● AIM OF THE TASK
For each line of the data below, copy it if it holds the word "name".

● STUDY MATERIAL
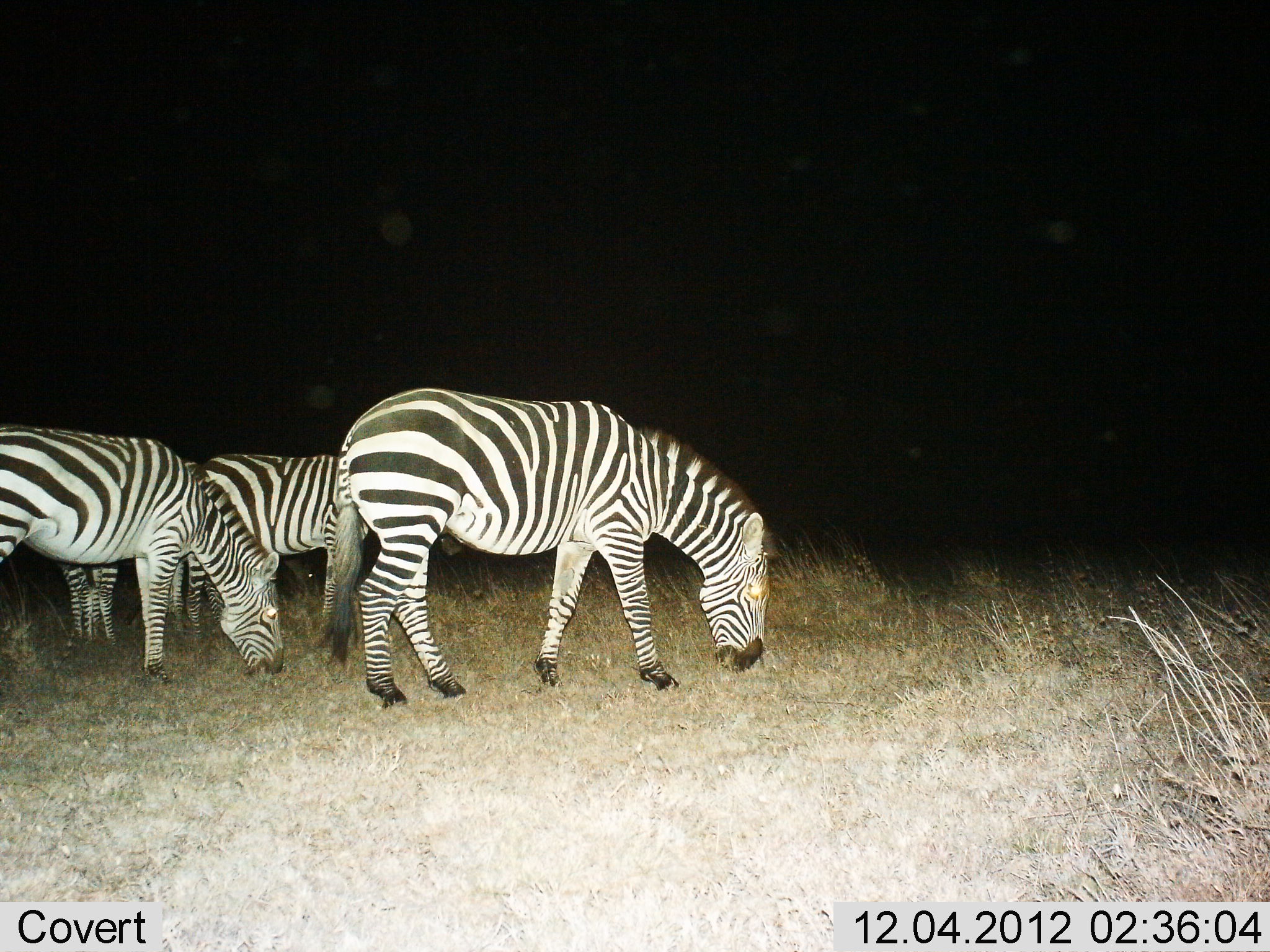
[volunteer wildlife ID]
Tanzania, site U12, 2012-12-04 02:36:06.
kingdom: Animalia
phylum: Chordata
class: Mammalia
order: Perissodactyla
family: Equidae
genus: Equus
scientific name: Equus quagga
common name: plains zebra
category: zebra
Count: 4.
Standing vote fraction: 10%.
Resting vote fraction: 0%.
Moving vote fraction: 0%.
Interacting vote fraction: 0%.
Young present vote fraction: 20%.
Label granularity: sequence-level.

* * *

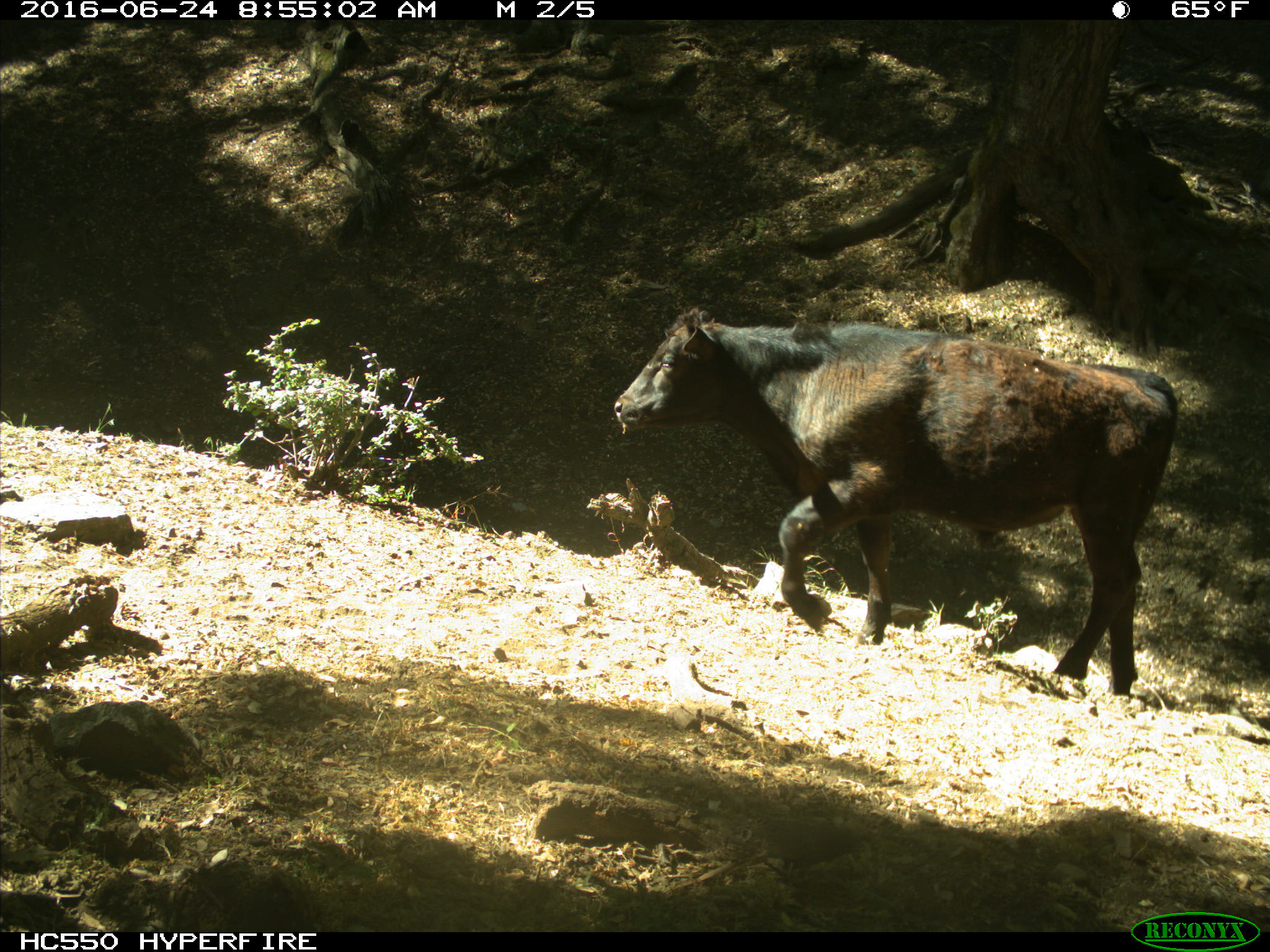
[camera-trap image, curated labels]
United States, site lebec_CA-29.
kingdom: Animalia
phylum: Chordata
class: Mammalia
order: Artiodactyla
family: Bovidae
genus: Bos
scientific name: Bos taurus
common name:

---

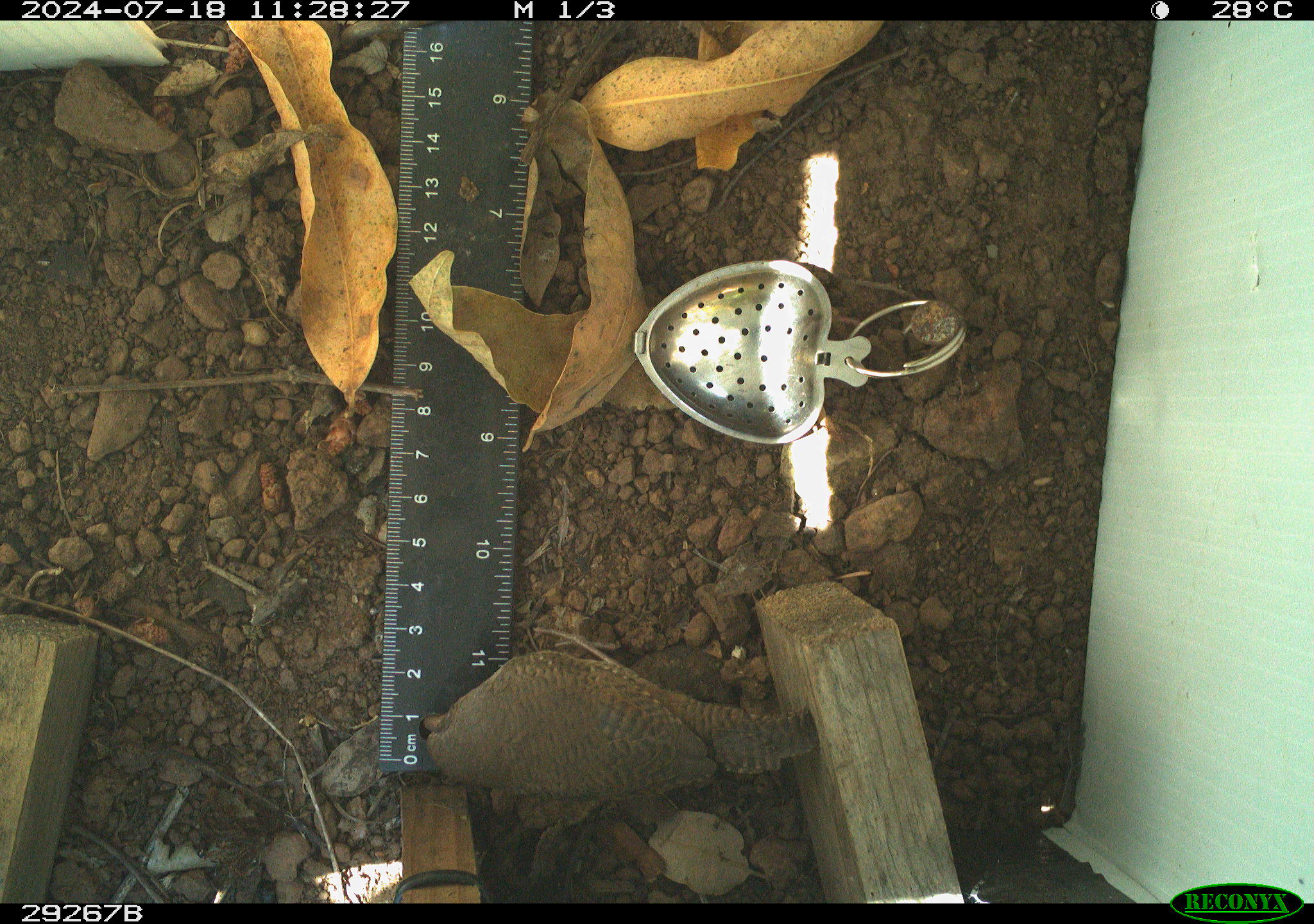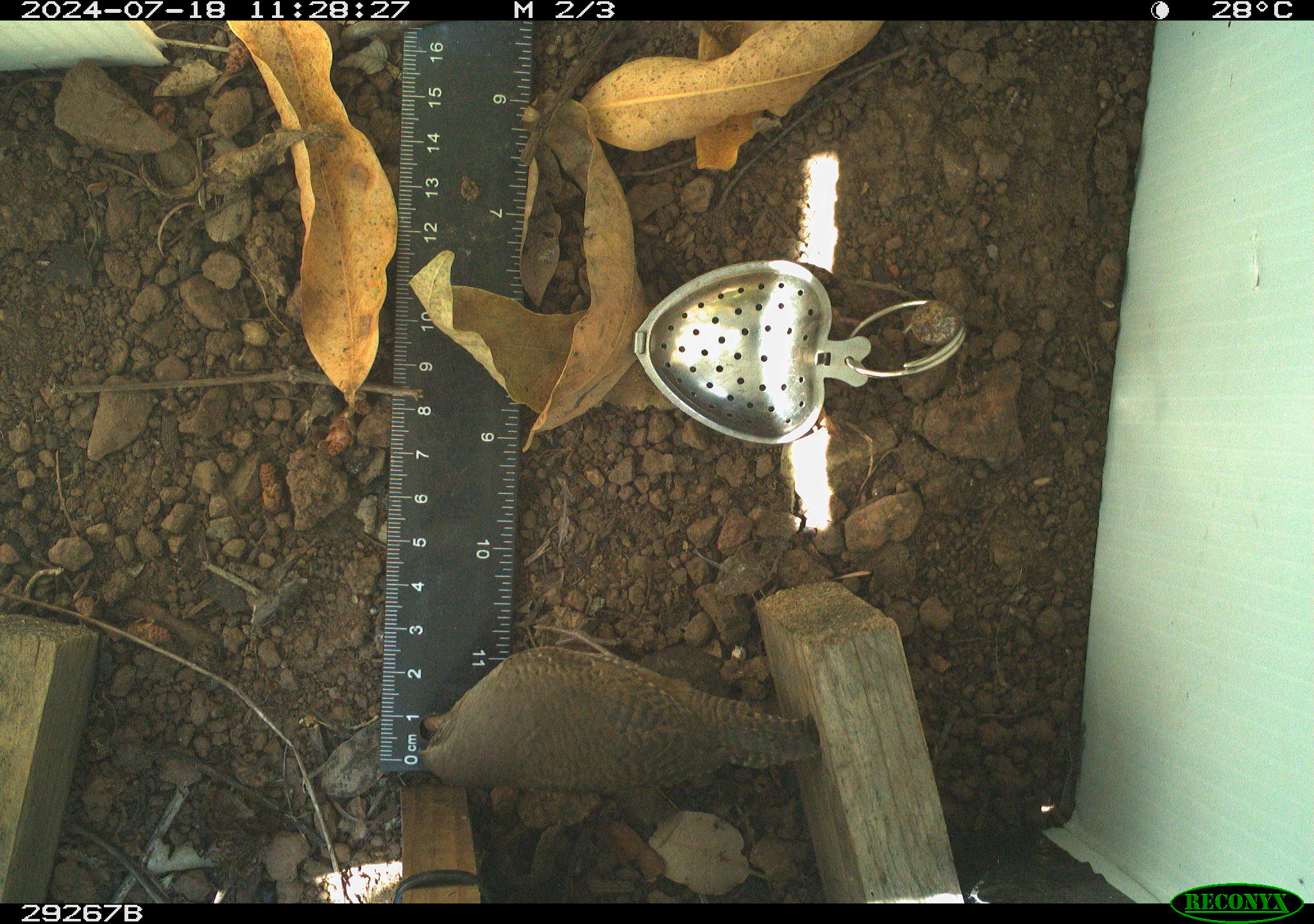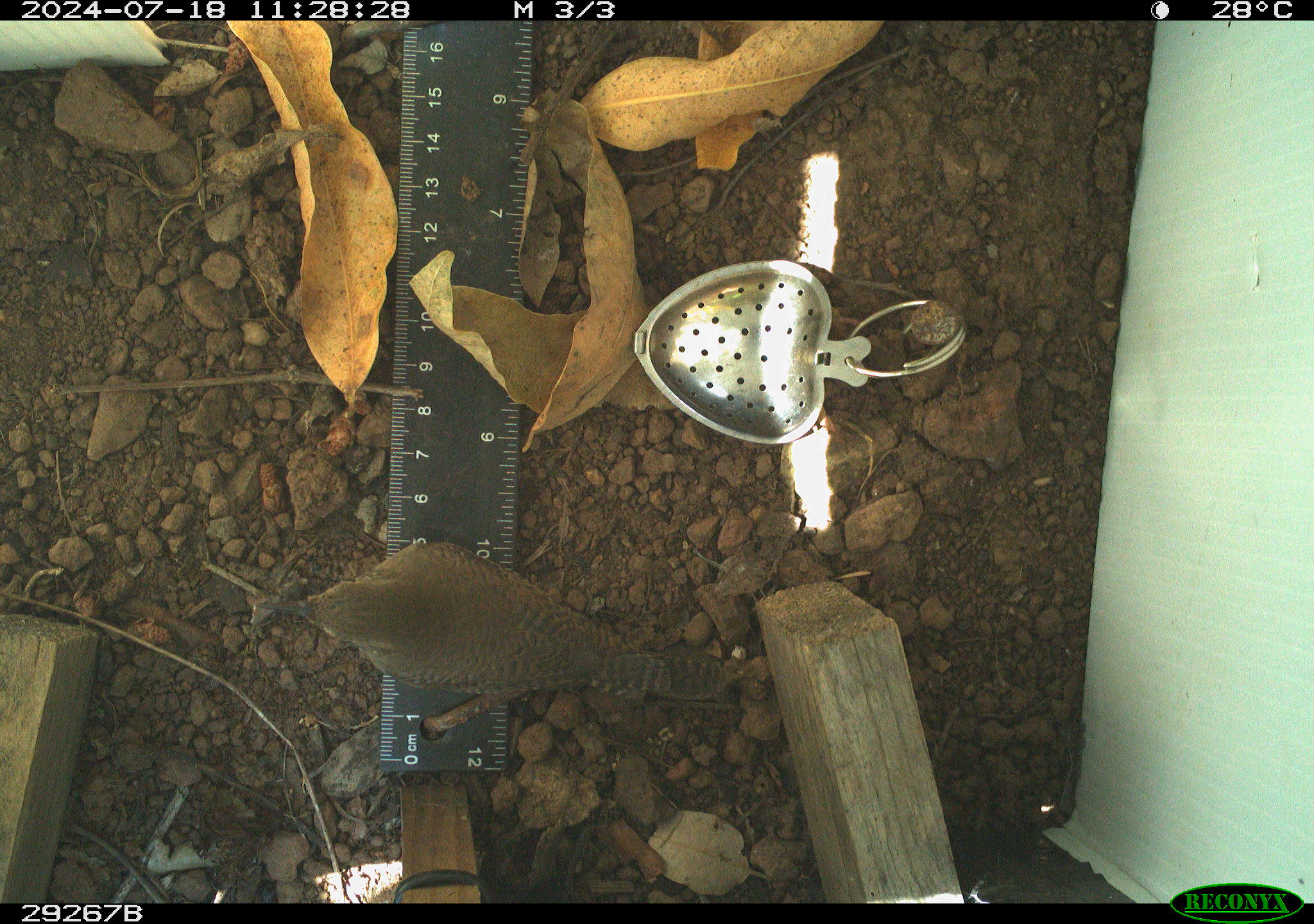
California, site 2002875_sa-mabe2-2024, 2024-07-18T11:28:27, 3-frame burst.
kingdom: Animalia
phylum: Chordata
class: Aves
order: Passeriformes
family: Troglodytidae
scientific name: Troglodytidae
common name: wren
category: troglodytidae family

● RESULT FOR THIS EXERCISE
scientific name: Equus quagga
common name: plains zebra
scientific name: Bos taurus
common name:
scientific name: Troglodytidae
common name: wren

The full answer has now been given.